▶ Requirement:
Please copy the rows below word for word, leaving out the pictures.

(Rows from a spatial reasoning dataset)
>>>

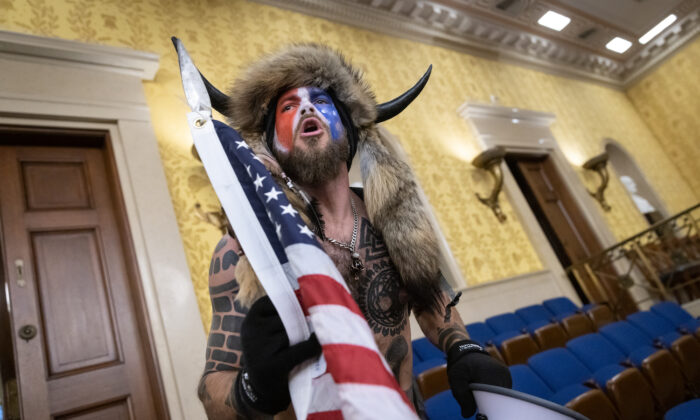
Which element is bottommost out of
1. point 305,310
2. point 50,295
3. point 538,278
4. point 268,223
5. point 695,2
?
point 538,278

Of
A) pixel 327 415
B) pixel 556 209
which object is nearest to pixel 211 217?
pixel 327 415

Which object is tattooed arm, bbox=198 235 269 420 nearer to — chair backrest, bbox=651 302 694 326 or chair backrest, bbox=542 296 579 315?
chair backrest, bbox=651 302 694 326

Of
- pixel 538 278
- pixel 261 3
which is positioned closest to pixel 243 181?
pixel 261 3

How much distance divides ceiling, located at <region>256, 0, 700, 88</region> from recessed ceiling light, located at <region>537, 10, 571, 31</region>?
10 centimetres

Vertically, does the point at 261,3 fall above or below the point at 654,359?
above

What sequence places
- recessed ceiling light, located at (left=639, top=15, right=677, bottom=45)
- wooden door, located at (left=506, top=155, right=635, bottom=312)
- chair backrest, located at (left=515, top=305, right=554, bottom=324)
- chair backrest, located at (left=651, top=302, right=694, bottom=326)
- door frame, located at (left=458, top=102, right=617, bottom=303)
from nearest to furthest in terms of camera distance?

<<<

▶ Output of the exercise:
Which element is bottommost out of
1. point 305,310
2. point 50,295
3. point 538,278
4. point 268,223
5. point 695,2
?
point 538,278

Of
A) pixel 327 415
B) pixel 556 209
which object is nearest to pixel 211 217?
pixel 327 415

Which object is tattooed arm, bbox=198 235 269 420 nearer to — chair backrest, bbox=651 302 694 326 or chair backrest, bbox=542 296 579 315?
chair backrest, bbox=651 302 694 326

Of
- pixel 538 278
- pixel 261 3
which is positioned closest to pixel 243 181?
pixel 261 3

How much distance divides ceiling, located at <region>256, 0, 700, 88</region> from recessed ceiling light, located at <region>537, 10, 571, 31</region>?
10 centimetres

Vertically, does the point at 261,3 fall above or below the point at 654,359?
above

What sequence places
- recessed ceiling light, located at (left=639, top=15, right=677, bottom=45)
- wooden door, located at (left=506, top=155, right=635, bottom=312)
- chair backrest, located at (left=515, top=305, right=554, bottom=324)
- chair backrest, located at (left=651, top=302, right=694, bottom=326)
- door frame, located at (left=458, top=102, right=617, bottom=303)
from nearest to furthest in terms of camera distance?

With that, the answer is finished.